Huynen M A, Bork P
European Molecular Biology Laboratory, Meyerhofstrasse 1, 69012 Heidelberg, Germany, and Max-Delbrück-Centrum for Molecular Medicine, 13122 Berlin-Buch, Germany.
Proc Natl Acad Sci U S A. 1998 May 26;95(11):5849-56. doi: 10.1073/pnas.95.11.5849.
The determination of complete genome sequences provides us with an opportunity to describe and analyze evolution at the comprehensive level of genomes. Here we compare nine genomes with respect to their protein coding genes at two levels: (i) we compare genomes as "bags of genes" and measure the fraction of orthologs shared between genomes and (ii) we quantify correlations between genes with respect to their relative positions in genomes. Distances between the genomes are related to their divergence times, measured as the number of amino acid substitutions per site in a set of 34 orthologous genes that are shared among all the genomes compared. We establish a hierarchy of rates at which genomes have changed during evolution. Protein sequence identity is the most conserved, followed by the complement of genes within the genome. Next is the degree of conservation of the order of genes, whereas gene regulation appears to evolve at the highest rate. Finally, we show that some genomes are more highly organized than others: they show a higher degree of the clustering of genes that have orthologs in other genomes.

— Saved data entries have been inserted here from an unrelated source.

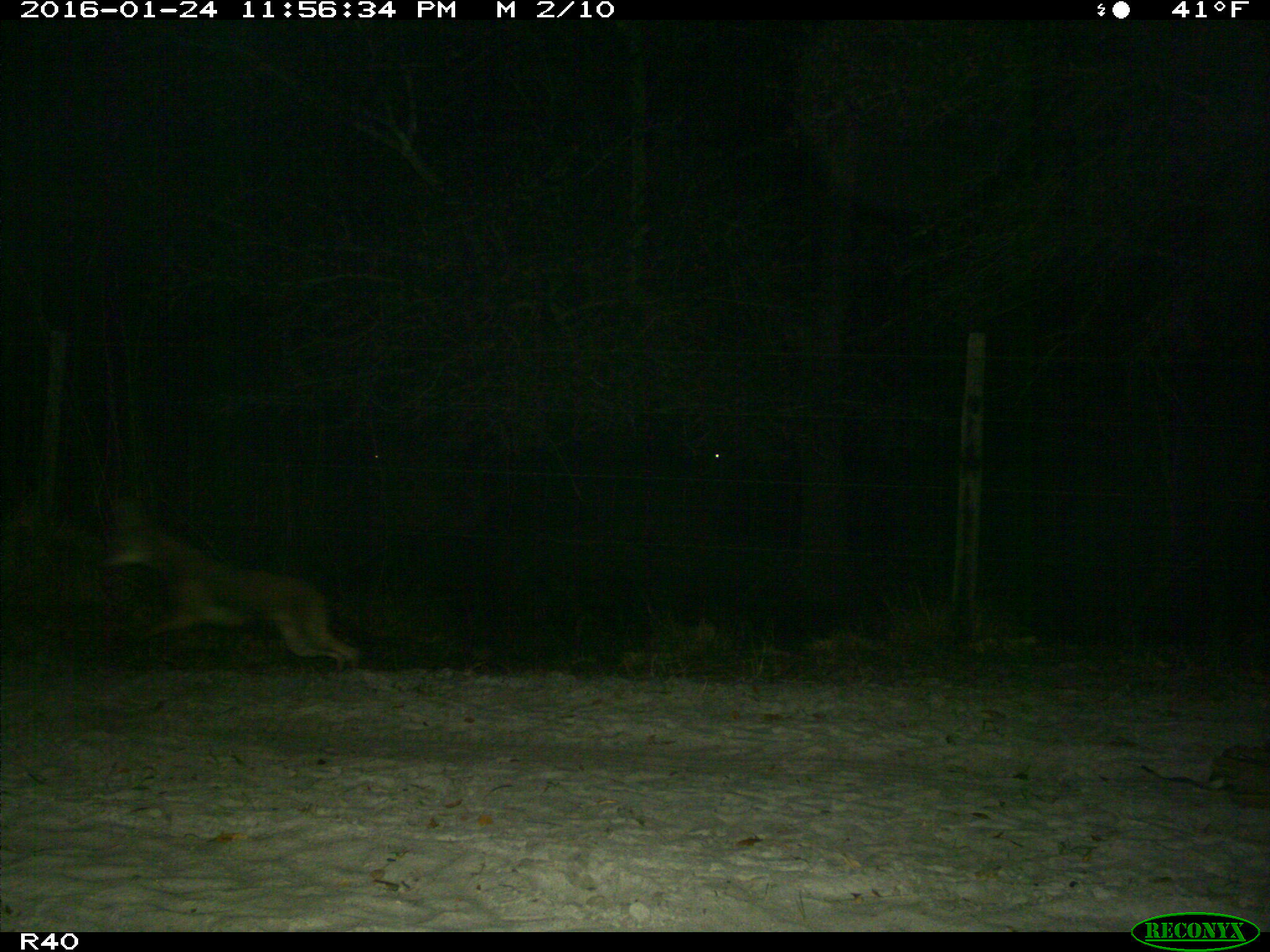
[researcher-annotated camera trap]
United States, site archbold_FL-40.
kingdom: Animalia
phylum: Chordata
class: Mammalia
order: Carnivora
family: Felidae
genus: Lynx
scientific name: Lynx rufus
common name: bobcat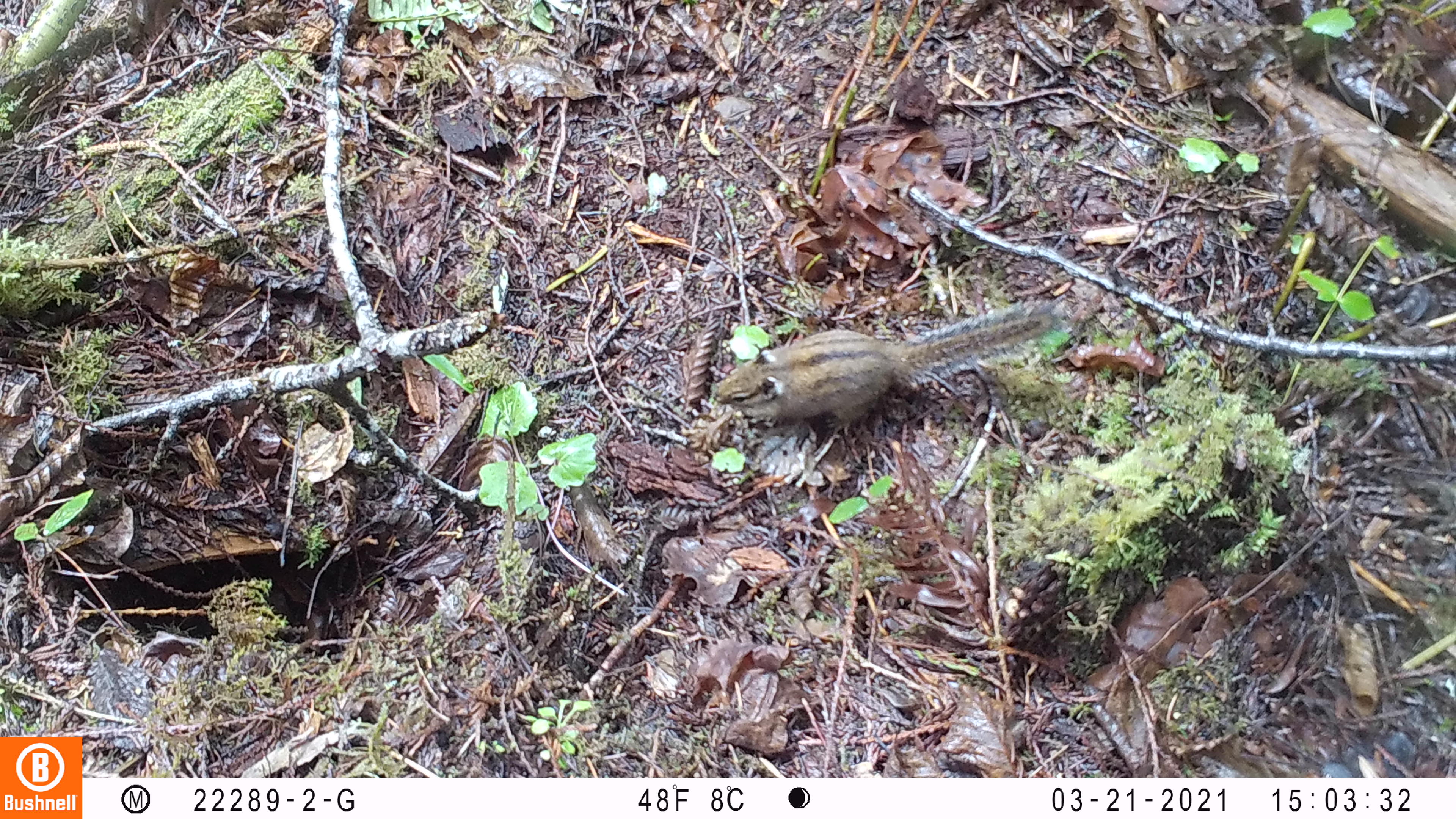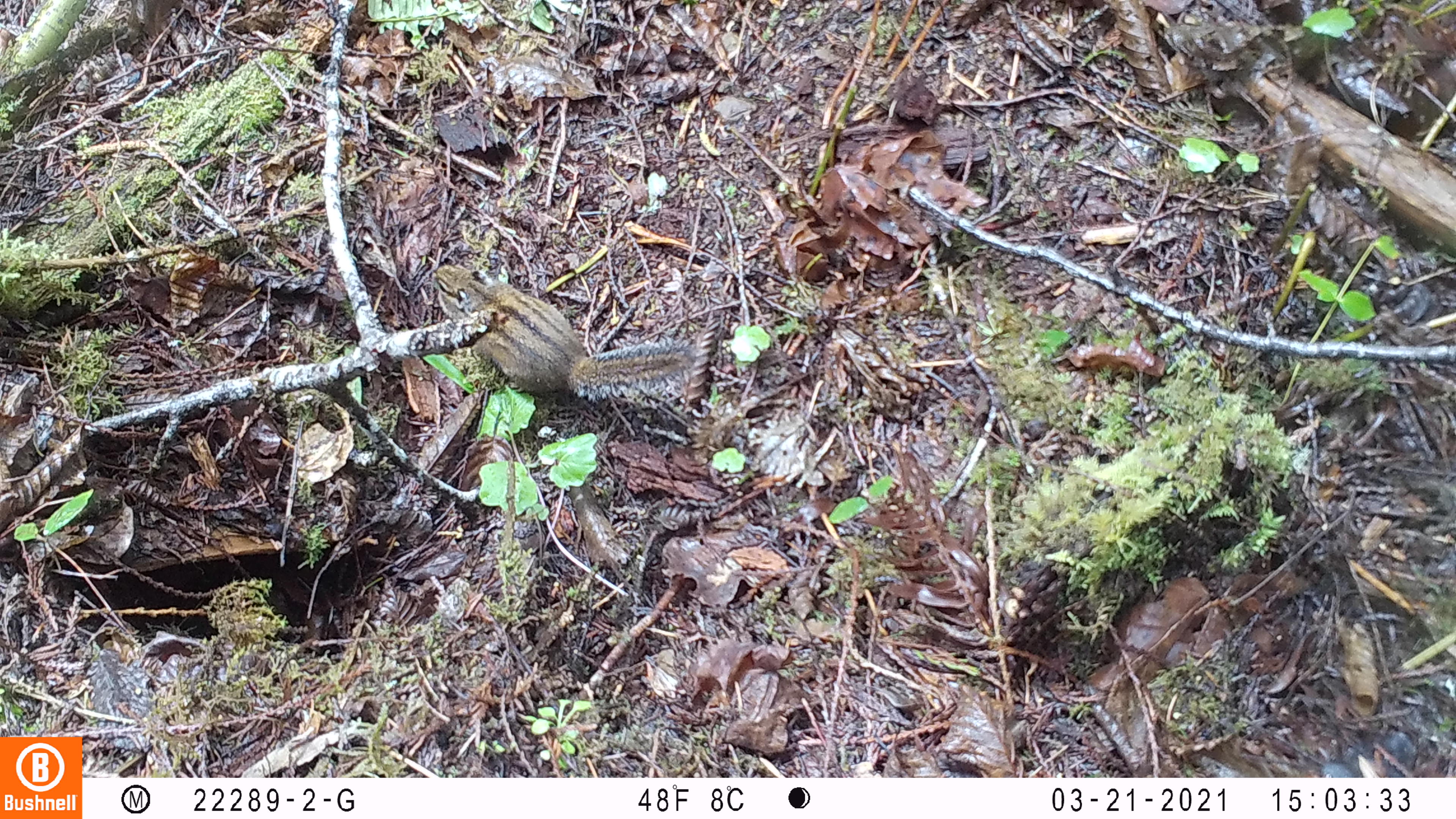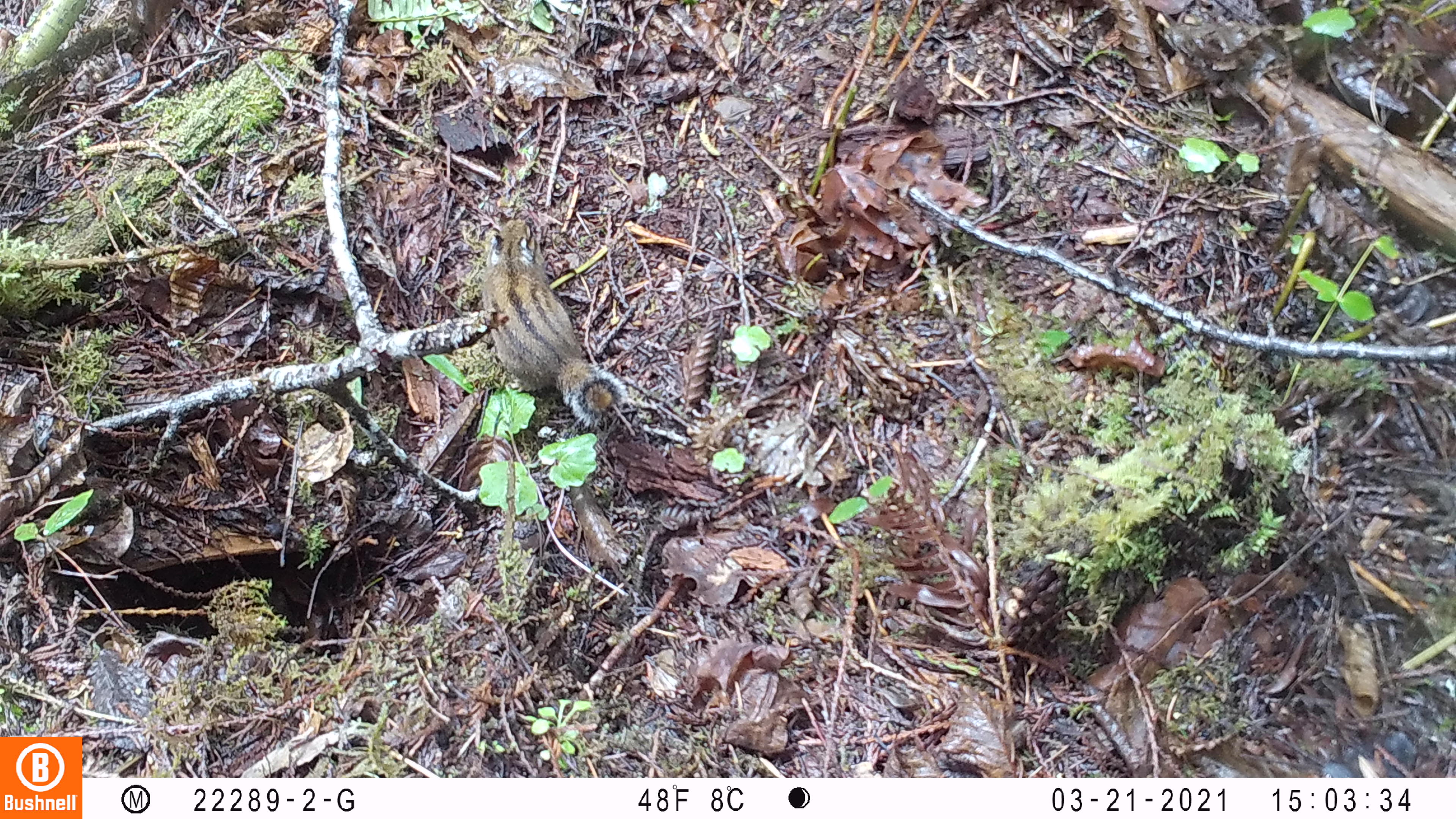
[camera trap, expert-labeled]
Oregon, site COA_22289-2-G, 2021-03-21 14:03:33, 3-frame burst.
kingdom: Animalia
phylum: Chordata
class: Mammalia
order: Rodentia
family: Sciuridae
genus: Neotamias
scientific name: Neotamias townsendii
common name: townsend's chipmunk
Townsend's chipmunk (Neotamias townsendii).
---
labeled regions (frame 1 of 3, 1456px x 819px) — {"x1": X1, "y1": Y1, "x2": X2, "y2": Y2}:
townsend's chipmunk: {"x1": 706, "y1": 291, "x2": 1072, "y2": 440}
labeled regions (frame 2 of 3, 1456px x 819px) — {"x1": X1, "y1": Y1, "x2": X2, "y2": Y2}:
townsend's chipmunk: {"x1": 427, "y1": 254, "x2": 710, "y2": 412}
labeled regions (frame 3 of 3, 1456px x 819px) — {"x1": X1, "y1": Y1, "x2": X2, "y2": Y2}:
townsend's chipmunk: {"x1": 478, "y1": 208, "x2": 631, "y2": 437}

完整基因组序列的测定为我们提供了一个在基因组综合层面描述和分析进化的机会。在此,我们从两个层面比较九个基因组的蛋白质编码基因:(i)我们将基因组视为“基因袋”进行比较,并测量基因组之间共享的直系同源基因的比例;(ii)我们量化基因在基因组中相对位置的相关性。基因组之间的距离与它们的分歧时间相关,分歧时间以一组在所有比较的基因组中都存在的34个直系同源基因中每个位点的氨基酸替换数来衡量。我们建立了基因组在进化过程中发生变化的速率层次结构。蛋白质序列同一性是最保守的,其次是基因组内基因的互补性。接下来是基因顺序的保守程度,而基因调控似乎以最高速率进化。最后,我们表明一些基因组比其他基因组组织得更高度有序:它们在其他基因组中具有直系同源基因的基因聚类程度更高。